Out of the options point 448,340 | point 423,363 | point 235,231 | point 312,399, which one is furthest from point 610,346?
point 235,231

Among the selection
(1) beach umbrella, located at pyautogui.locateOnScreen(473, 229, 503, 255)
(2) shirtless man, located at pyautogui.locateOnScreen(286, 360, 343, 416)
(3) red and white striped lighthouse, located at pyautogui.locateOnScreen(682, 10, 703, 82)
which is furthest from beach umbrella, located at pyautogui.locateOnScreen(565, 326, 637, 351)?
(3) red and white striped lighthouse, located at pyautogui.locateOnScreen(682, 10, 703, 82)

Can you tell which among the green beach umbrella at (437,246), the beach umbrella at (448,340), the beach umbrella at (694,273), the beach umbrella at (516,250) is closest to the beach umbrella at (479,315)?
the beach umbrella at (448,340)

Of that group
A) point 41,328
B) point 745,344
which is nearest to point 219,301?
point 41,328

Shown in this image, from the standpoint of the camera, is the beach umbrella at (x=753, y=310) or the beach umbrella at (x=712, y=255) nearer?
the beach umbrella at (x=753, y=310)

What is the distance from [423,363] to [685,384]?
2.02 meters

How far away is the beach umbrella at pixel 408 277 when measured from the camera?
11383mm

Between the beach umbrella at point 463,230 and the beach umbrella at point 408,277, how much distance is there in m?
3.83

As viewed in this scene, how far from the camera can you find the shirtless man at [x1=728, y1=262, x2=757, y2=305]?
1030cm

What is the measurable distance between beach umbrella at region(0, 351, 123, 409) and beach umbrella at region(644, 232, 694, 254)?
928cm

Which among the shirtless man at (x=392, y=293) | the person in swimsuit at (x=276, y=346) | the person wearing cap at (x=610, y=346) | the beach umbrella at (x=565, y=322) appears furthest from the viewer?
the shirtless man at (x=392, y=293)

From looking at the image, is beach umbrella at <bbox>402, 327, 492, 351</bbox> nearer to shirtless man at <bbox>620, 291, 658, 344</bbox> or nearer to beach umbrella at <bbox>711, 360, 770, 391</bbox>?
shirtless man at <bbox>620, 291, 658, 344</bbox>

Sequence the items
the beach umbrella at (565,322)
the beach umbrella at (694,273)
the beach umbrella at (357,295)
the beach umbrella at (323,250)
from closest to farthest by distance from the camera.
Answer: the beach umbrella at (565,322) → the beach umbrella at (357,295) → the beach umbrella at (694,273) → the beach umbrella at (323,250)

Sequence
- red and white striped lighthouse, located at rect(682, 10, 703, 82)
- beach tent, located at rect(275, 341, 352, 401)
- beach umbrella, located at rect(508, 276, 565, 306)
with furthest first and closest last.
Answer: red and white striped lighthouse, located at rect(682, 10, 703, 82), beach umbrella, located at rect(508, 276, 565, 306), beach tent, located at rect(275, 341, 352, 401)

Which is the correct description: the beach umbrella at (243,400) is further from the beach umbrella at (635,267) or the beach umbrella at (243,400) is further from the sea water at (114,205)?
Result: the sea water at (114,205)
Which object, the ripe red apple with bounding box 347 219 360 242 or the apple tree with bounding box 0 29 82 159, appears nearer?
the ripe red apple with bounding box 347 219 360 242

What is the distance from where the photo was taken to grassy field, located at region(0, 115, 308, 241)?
=-=-=
* [Stated goal]
Repeat exactly the lines from the one containing "Which is the" through the last line of the records above, both included, and nothing else.

* [Final answer]
Which is the correct description: the beach umbrella at (243,400) is further from the beach umbrella at (635,267) or the beach umbrella at (243,400) is further from the sea water at (114,205)?
Result: the sea water at (114,205)
Which object, the ripe red apple with bounding box 347 219 360 242 or the apple tree with bounding box 0 29 82 159, appears nearer?
the ripe red apple with bounding box 347 219 360 242

What is the distance from where the photo was taken to grassy field, located at region(0, 115, 308, 241)?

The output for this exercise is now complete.